春うらら、うわの空/その1
4月らしいお天気に桜が映える今日このごろ、気分が浮かれて、うっかり変なことをしてしまっていませんか?
私は、さっき、うっかり「ごちそうさまでした」と言いそうになったのである。これが、ランチの後だったら、うっかり言いそうになるほうが常識人なのだが、シチュエーションが違えば、変な人と化してしまうだろう。撮影が終わり、私はメイクを落として私服に着替え、スタッフが集まっているテーブルに近寄った。アシスタントの子達はブツ撮りの準備に取りかかって大忙し。私は、準備待ちのスタイリストさんと編集の方とでお茶を飲みながらのんびり休んでいた。ワンちゃんの話で盛り上がりながら、私は薄ら胃のあたりに空腹感を感じて、「そうですよね、ワンちゃん、可愛いですよねー」と相槌を打ちながら、こっそり携帯で時間をチェックした。「お!まだ早い!」思わず口に出して言った。まだ午前11時だった。こんなに早く仕事が終わるのは、嬉しいやら気がひけるやらで、笑っていいのか頭を下げるべきなのか一瞬迷ったが、次の編集の方の言葉で、迷うのはどうでもいいと悟った。「そうなのよ、まだ早いのよー。ごめんなさいね、本当だったら一緒にランチでもしたいところなんですが…」。私は慌てて「いえいえ、大丈夫ですよ、家に帰ります」、と答えた。食いしん坊だということは、恥ずかしげもなく万人にバラしているけれども、ランチを狙っている意地汚い奴だとは、さすがに、狙っているわけではないだけに、思われたくない。私は立ち上がって、コートを羽織り、スタッフの方々に挨拶をして、エレベーターの前に立った。エレベーターが着くと、もう一度、挨拶をしようと、私はスタッフの方を振り返った。そして頭を下げ、大きな声で、「ごちそうさまでした!」と、言いそうになったのである。「お先に失礼します」とちゃんと言えて、エレベーターの中で肩をなで下ろした。

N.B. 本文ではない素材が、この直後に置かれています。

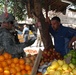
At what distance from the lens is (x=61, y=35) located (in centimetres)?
555

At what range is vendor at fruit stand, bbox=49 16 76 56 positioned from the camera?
5.37 metres

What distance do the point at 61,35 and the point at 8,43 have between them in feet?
4.92

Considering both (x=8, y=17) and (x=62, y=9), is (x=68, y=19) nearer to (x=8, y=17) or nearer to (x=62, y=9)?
(x=62, y=9)

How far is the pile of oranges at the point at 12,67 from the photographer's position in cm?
343

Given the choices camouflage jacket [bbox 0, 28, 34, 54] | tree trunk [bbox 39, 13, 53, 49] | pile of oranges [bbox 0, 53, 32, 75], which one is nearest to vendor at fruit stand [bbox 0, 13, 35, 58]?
camouflage jacket [bbox 0, 28, 34, 54]

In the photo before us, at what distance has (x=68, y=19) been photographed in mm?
12812

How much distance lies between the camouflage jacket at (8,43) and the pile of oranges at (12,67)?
60 centimetres

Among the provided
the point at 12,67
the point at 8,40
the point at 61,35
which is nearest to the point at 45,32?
the point at 61,35

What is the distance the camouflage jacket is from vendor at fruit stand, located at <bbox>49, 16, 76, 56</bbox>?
1.18 meters

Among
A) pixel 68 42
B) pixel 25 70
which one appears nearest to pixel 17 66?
pixel 25 70

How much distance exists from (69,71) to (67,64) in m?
0.19

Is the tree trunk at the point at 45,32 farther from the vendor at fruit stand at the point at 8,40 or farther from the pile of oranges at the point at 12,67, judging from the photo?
the pile of oranges at the point at 12,67

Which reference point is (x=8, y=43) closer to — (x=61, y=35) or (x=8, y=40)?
(x=8, y=40)

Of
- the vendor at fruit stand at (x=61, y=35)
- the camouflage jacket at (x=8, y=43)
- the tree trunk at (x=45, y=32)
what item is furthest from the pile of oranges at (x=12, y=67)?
the tree trunk at (x=45, y=32)
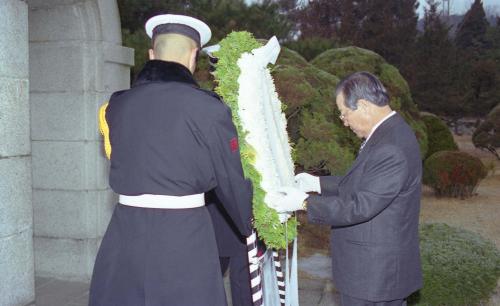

「ごちそうさまでした」をうっかり言いそうになるのは、仕事終わりだでけでない。夜遅く、タクシーで家に帰る時もだ。ウチの前にタクシーが近づくと、「あ、ここで停めて下さい。」と言って、メーターを見る。お財布から必要なお札を出して、運転手さんから釣り銭とレシートを受け取ると、ドアが開く。ドアが開くと、私は荷物を手に持ち、足を片方地面について、腰を浮かせ、「はい、どーも、」と言う。「はい、どーも、ごちそうさまでした」と、うっかり言わなくて本当に良かったと思うのは、タクシーがドアをバタンと閉めて走り去った後だ。今日もちゃんと「ありがとうござういました」と言って降りれたわ、とホッとするのであった。こんな私はやっぱり変なのかと思って、主人に聞いてみた。すると「あ、オレも『ごちそうさま』って言いそうになる」とのこと。どうやら私だけの奇異な言動ではないようだ。おまけに主人は食いしん坊ではない。「ごちそうさまでした」とうっかり言いそうになるのは、食に捕われている証でもなかったようだ。私は二重に安心した。つづく。(by Anne)

太い幹から直接顔を出し、咲いているソメイヨシノの花。愛らしい。